## DATASET ROWS:
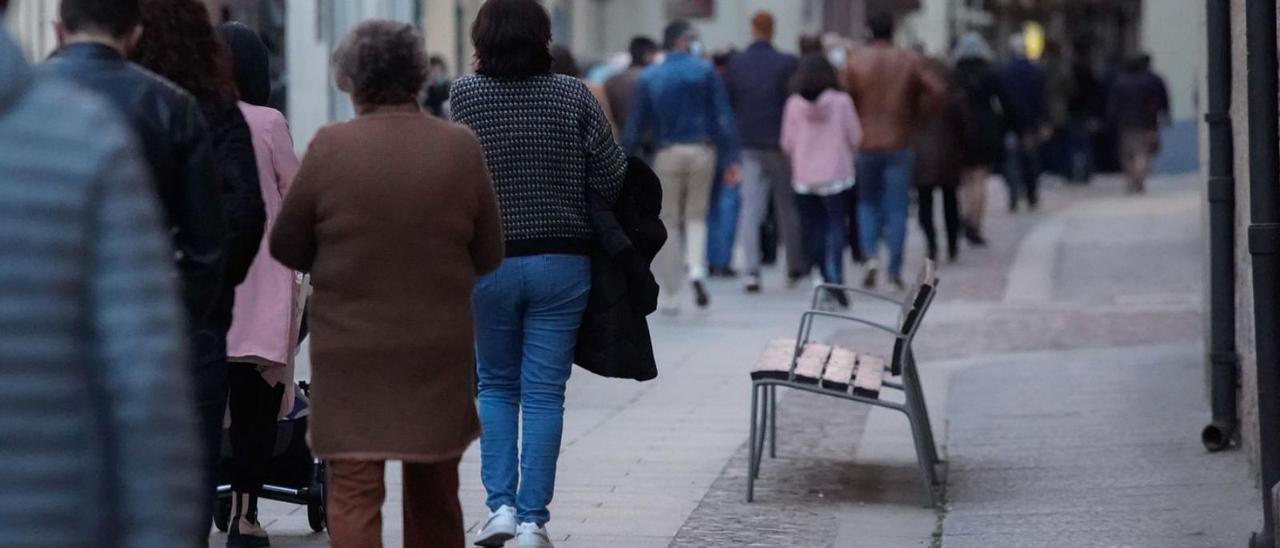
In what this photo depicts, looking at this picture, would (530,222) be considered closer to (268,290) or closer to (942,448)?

--

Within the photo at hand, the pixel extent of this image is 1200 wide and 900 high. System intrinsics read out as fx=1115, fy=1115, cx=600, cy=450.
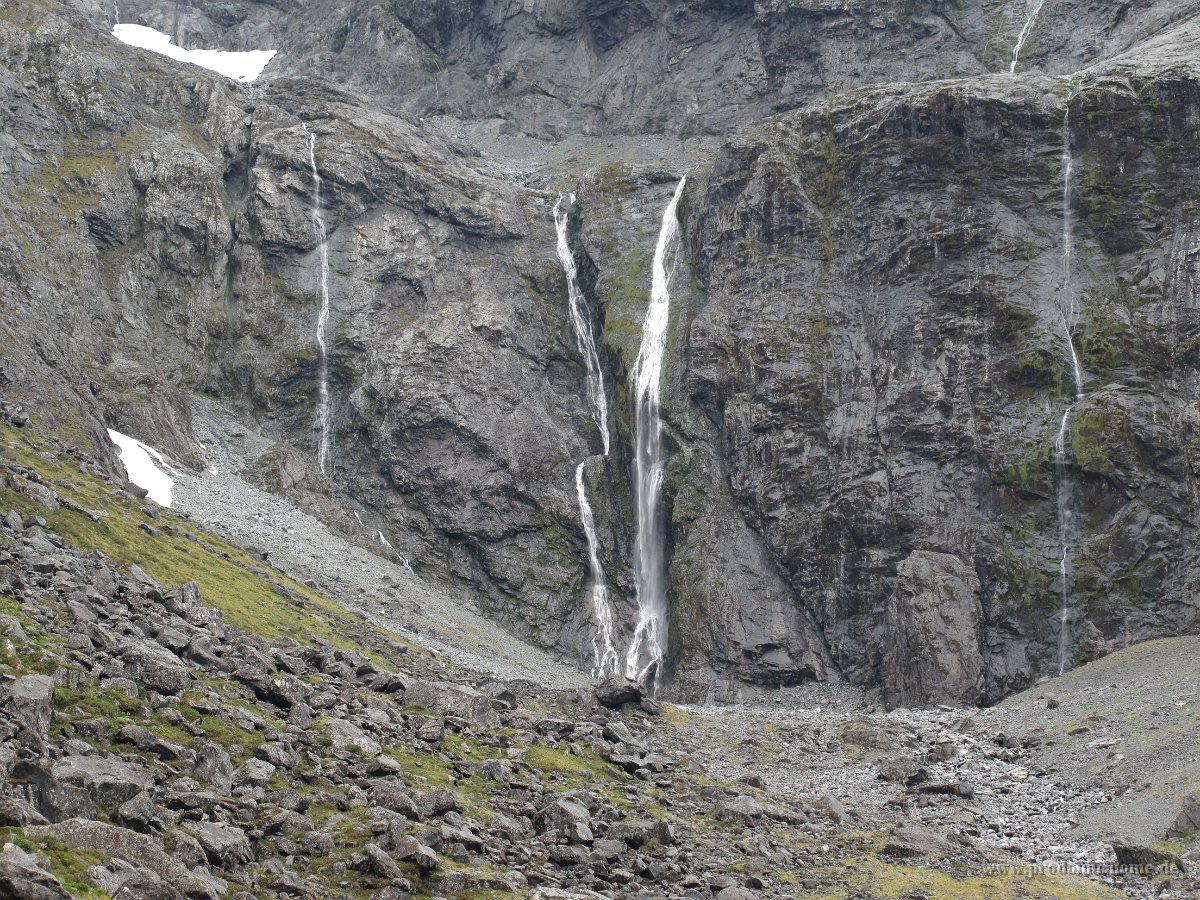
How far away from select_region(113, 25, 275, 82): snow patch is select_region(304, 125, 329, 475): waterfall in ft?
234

...

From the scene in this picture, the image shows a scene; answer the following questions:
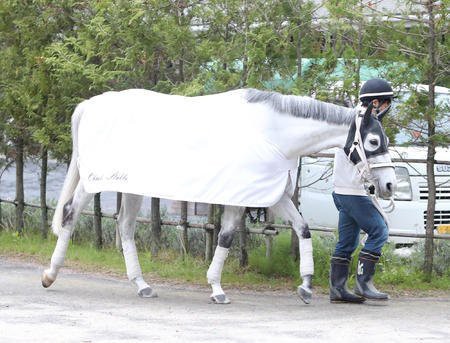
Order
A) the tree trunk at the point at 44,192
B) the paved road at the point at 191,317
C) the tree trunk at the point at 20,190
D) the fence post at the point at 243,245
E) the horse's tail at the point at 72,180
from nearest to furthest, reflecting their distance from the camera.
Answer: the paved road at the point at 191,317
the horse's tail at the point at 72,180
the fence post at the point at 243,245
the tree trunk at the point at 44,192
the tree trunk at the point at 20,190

## EXERCISE:
State how many lines of the records above contain the word "point". Reply with the number alone.

## ANSWER TO THE PROBLEM:
10